CT process mapping cuts outpatient wait times to 1/3 of earlier average

The radiology department at an urban academic medical center has cut its average outpatient CT wait times to a little over an hour, and that includes the scan. Prior to starting the project that took aim at streamlining CT processes, the department was averaging more than three hours in arrival-through-completion times.

In a study published online Sept. 1 in the Journal of the American College of Radiology, Farouk Dako, MD, MPH, and colleagues at Temple University Hospital in Philadelphia further report a 19 percent jump in average daily CT scan volumes, from 37 to 44 procedures per day.

The department took up the process-improvement project after noting widespread acknowledgement of its “cumbersome and inefficient” CT throughput, which had been precipitating errors and redundancies, according to the study report.

Dako and colleagues gathered a multidisciplinary team with representation from not only radiologists, technologists and radiology administrators but also scheduling, IT, film library, financial services and outside consultants.

The team spent two days running through “value stream mapping” (VSM) exercises adapted from techniques pioneered by Toyota Motor Corp. as part of its lean manufacturing methodology.

The authors note that VSM offers a way to cut out waste and optimize efficiency by changing individual behaviors and corporate culture.

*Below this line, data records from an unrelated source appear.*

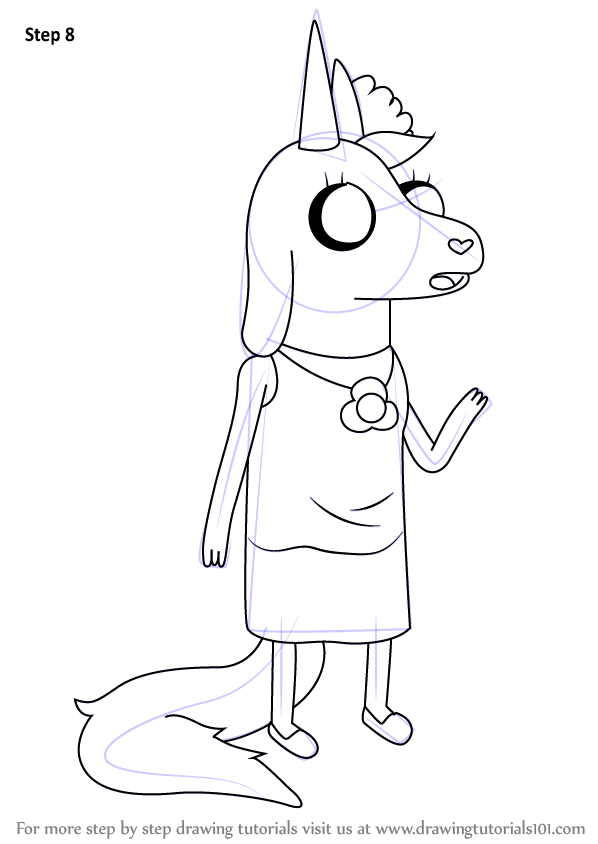 598x844 Learn How To Draw Viola From Adventure Time (Adventure Time) Step
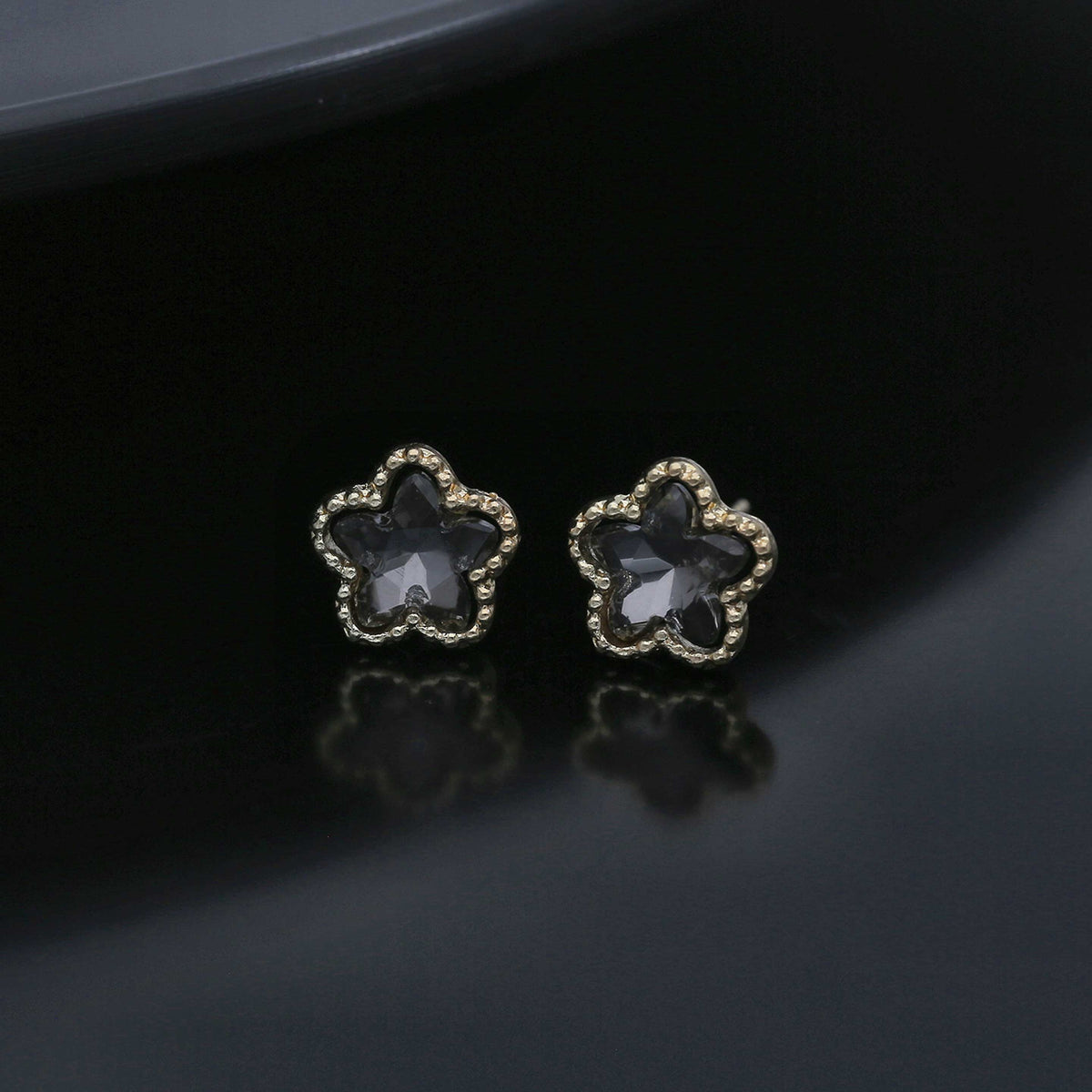 Flower Stud Earring - ESKU301800141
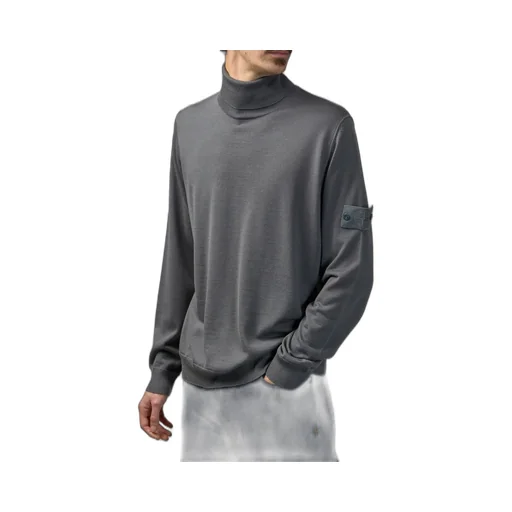 Stone Island Logo Patch Roll-Neck Jumper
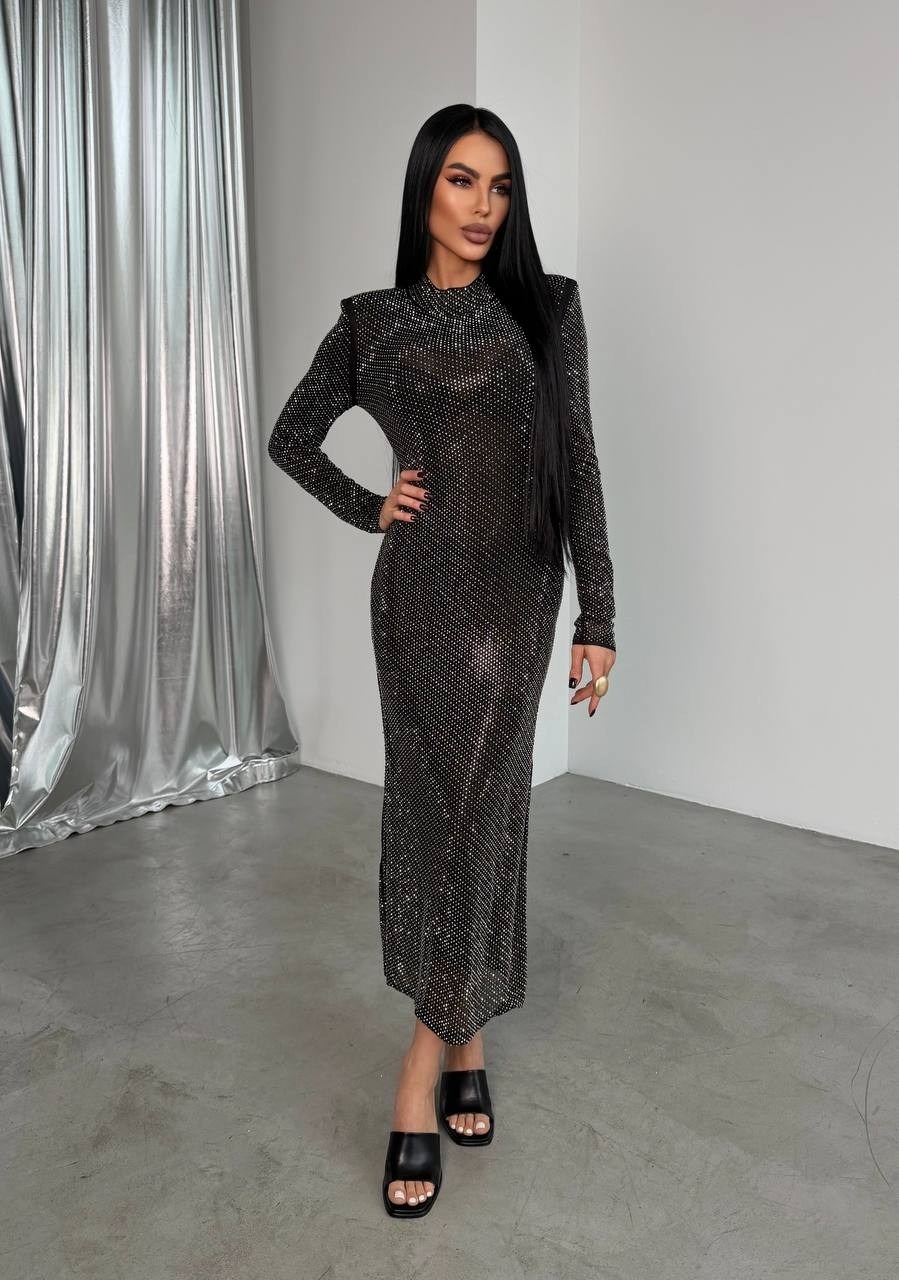 платье стиль,платье макси,платье черное,платье,платье с люрексом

The exercises yielded a high-level process map that separated CT-related tasks that either added or enabled value from tasks that added no value, they report.

Next, group analysis of the map produced a “prioritization matrix,” which stratified actionable items according to their ease of implementation as well as their likely impact on process improvement.

The proverbial low-hanging fruits fresh for the picking were missing lab work, form redundancy, poor communication, departmental ergonomics and order inaccuracies that had to be addressed upon patient arrival.

Equipped with these insights, the VSM team established weekly-meeting working groups to come up with solutions and spur change, the authors report. Meanwhile, a steering committee met monthly to provide oversight as well as guide decisions and mitigate risks.

“Implemented solutions included technologist review of pending cases three days before arrival, daily summary of order defects for manager review, schedule and scanner optimization, consolidation of registration forms and departmental renovations,” the authors write.

Dako and colleagues show the VSM project to have reduced average patient wait times from 3.1 hours (tallied as patient arrival through exam completion) to just 1.1 hours.

The gains included cutting true process time (order through scan completion) from 87 to 32 minutes and raising first-pass yield (the percentage of correct process completion on first attempt) from below 20 percent to higher than 88 percent.

“Patients’ perceptions of quality and satisfaction in a diagnostic radiology department, unlike in most other departments in the hospital, are usually based solely on nonclinical indicators,” Dako et al. write. “Analysis of the ordering, scheduling, payment and registering processes for diagnostic examinations and the patient flow within a department can reveal inefficiencies and areas of improvement at any point along this continuum.”